Mink, of course, ermine.  Coney and pony.  A fox stole, still with brush attached. Coyote and Chinchilla; each day she reverently removed them from their closets, spread them on the bed and lay on top of them, unclothed, feeling the sensuous delight of soft fur stroking her skin… presently, selecting one, she’d dress herself in it (such a pity she could no longer wear them outside the house; people were so harsh…) and admire her reflection, part-woman, part-animal, all cougar.

Today was special.

She had found it through the internet, and as she tenderly opened the parcel, a sense of near-orgasmic awe overwhelmed her.

‘Leopard, allegedly used for tribal rites,’ the invoice read.

It would make an enchanting rug.

Carrying it up to her sumptuous bedroom, she draped it across her waiting furs.
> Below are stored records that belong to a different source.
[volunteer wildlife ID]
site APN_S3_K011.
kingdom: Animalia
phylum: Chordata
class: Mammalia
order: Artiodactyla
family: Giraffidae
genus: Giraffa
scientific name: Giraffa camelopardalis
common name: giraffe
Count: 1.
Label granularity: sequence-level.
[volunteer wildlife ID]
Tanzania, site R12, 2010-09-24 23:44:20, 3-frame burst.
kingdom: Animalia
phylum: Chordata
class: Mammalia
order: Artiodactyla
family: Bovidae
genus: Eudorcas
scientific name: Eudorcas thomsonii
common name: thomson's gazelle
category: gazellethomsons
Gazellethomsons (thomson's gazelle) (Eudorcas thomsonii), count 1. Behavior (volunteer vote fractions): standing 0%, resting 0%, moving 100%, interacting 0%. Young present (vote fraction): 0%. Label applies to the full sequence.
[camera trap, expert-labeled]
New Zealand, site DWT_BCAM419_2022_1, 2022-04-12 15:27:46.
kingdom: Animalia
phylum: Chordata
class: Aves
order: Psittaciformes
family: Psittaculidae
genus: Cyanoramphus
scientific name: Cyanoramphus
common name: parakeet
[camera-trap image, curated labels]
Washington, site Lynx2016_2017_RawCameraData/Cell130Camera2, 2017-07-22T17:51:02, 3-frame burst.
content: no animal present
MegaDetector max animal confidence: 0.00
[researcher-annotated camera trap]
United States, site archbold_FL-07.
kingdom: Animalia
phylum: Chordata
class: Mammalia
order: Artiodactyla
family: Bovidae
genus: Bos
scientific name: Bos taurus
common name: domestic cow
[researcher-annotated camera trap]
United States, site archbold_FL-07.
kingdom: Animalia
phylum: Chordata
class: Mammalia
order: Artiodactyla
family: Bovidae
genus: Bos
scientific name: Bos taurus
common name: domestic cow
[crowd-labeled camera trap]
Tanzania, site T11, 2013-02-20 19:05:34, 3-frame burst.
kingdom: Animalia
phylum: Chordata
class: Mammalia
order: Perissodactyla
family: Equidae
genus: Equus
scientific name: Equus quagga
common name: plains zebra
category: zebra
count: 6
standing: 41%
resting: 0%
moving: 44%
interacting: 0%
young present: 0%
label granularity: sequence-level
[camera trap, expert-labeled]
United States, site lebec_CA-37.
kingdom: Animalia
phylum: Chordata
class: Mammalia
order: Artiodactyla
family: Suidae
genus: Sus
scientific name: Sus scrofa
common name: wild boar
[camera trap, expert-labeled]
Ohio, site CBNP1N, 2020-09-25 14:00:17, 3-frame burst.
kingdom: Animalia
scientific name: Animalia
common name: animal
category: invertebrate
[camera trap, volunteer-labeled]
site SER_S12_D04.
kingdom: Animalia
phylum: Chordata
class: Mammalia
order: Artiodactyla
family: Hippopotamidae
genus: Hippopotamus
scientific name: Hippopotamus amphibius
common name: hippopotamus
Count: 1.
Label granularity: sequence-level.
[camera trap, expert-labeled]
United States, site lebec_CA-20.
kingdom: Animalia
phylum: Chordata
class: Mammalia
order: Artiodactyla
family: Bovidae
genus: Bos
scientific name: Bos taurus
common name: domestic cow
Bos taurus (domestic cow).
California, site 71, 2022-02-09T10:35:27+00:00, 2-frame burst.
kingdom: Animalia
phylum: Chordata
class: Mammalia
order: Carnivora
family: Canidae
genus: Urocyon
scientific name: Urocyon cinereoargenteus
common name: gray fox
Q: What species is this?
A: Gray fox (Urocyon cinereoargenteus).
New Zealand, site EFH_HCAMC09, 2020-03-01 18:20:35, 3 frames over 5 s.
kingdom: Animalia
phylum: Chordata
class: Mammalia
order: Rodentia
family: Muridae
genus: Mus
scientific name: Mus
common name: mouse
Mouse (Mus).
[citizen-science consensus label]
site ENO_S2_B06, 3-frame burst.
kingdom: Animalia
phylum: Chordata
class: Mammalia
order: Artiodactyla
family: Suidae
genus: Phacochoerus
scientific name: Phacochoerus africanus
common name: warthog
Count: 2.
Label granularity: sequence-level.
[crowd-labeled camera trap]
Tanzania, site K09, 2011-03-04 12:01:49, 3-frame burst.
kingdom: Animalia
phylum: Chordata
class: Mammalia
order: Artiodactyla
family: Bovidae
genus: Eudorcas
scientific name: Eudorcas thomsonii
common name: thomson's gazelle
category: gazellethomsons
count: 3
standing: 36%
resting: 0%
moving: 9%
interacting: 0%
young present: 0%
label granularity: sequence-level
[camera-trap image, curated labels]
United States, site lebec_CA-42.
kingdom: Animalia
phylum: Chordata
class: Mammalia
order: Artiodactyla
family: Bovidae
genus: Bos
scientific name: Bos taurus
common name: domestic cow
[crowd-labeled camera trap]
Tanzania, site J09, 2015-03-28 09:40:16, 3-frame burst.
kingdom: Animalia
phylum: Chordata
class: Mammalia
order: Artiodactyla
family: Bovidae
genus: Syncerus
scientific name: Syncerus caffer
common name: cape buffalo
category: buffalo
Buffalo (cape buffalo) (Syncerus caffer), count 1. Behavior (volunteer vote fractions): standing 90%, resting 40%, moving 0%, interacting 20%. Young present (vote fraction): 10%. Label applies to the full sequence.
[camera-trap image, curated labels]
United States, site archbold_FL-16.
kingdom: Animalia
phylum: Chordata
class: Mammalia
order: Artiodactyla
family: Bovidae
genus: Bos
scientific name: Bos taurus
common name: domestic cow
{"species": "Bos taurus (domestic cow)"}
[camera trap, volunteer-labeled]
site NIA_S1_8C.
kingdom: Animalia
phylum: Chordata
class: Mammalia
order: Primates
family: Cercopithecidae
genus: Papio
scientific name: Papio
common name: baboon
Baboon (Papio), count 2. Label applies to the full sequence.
Her fingers traced the dome of its snarling head, continued along its length, drifted off into the mound of furs.

A sudden noise, a growl.

Ridiculous!

But there – guttural, harsh, primal.


The furs stirred. Her fox stole whipped around her neck, the brush thrusting into her throat as she tried to scream, muffling, choking her as she writhed and died staring into the snarling dead eyes of the leopard’s mask.



Please note that I do not advocate or condone any trade in real fur or real fur products.  This story is a work of fiction.